The narrator is at once intradiegetic, placed within the story itself, and omniscient and ubiquitous, both within the story and within the consciousness of the characters – violating all the rules and displacing the mise-en-scene at will.  In short, the storyteller cares nothing for the rules of storytelling: it is clear that the narrator belongs both to the world of the novel and to the world of the reader.
The storytelling relay meanders through the narrative, and we are no longer able to determine who exactly the narrative voice is, who precisely is writing and/or reading. "I often feel that I am not a woman of blood and flesh, but a thought that has occurred to some woman writer, "says Ez Eldin’s character. Indeed, this paradox of the narrative status turns the narrative into a meta-narrative, and the very novel into a novel about a novel.



Labyrinthine structure

If I had to come up with a metaphor for the formal structure of the novel, it would most likely be the symbol of infinity or better still a Moebius strip. Like the Moebius strip, "Shadow Specters" represents a kind of unorientable space where physical space flows into the psychic, and vice versa: memory is poured into a dream; the dream is sometimes mistaken for a memory; the narrator becomes a narrative figure, and the character becomes a thought that has occurred to the writer’s mind – a woman dreaming of being a rose, or a rose dreaming of being a woman. It is the space where being exists through its own negation – shadow resulting from light, cosmos resulting from chaos.

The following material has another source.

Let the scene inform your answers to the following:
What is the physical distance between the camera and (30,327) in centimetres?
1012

Reminiscent of Alice in Wonderland, the novel has a labyrinthine structure. As if entering the rabbit hole, the reader jumps into the well of the writer’s mind, and through the looking glass. On the other side of reality, the hero of the story becomes the author or the storyteller gets "trapped" in the imaginary texture.

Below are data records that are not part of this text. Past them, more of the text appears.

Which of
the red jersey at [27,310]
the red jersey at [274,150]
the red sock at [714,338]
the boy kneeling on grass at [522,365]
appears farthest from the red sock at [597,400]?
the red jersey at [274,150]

The novel is also inter-textually rich, however, referring not only to Lewis Carroll and his Alice, but also to Kafka – mostly on the subject of metamorphosis and Protean identity, which could certainly be widely discussed as an autonomous topic.

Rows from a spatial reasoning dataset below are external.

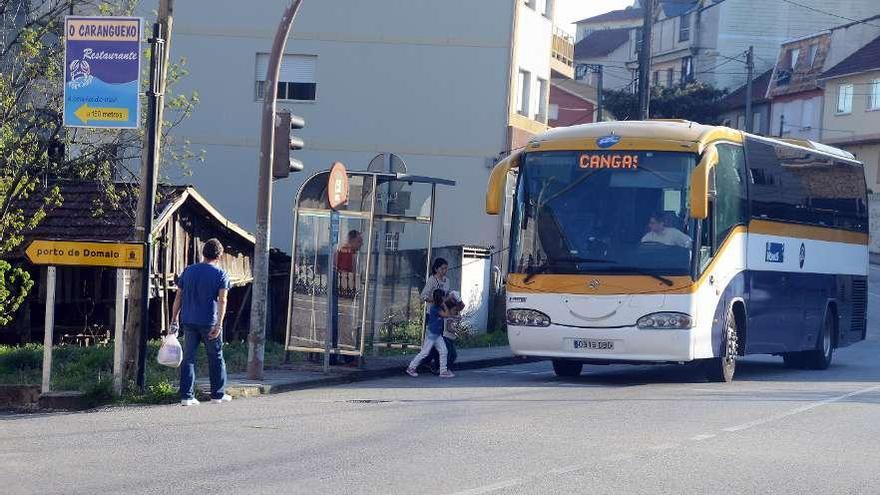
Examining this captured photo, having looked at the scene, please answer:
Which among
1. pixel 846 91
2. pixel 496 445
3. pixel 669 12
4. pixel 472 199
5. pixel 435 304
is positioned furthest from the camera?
pixel 669 12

Totality of the narrative self

The novel's style is unique – literary impressionism a la Proust, with a phenomenological view of the world as being a spectrum of colors, sounds, music, smells, tastes. The bittersweet taste of Schweppes, the turquoise color of the sky, the smell of lemon or oleander are just some of the leitmotifs which "trigger" the flavored stream of memories: through perception and sensations that recall times past.
This literary impressionism – tokens of the past, sensory impressions – is a technique of reviving memories and lost experiences, in turn transformed by the knowledge of one who still remembers. These are truly fragments of experience – parts that are sought in order to fulfill the fantasy of wholeness, the totality of the narrative self.
To conclude, in this cacophonic limbo of mixed voices, I would like to introduce the notion of Ibn-Manzur’s book ark. The Medieval Arabic lexicographer Ibn-Manzur once compared his dictionary to Noah's ark, conjuring up the image of a book ship cutting the waves, colliding with words, words striking against one another, where meanings are mixed and released and new spaces occur, or conversely, a book ship that immerses both its characters and readers, devouring the words, which then float on the water like bodies, once their meaning is spent.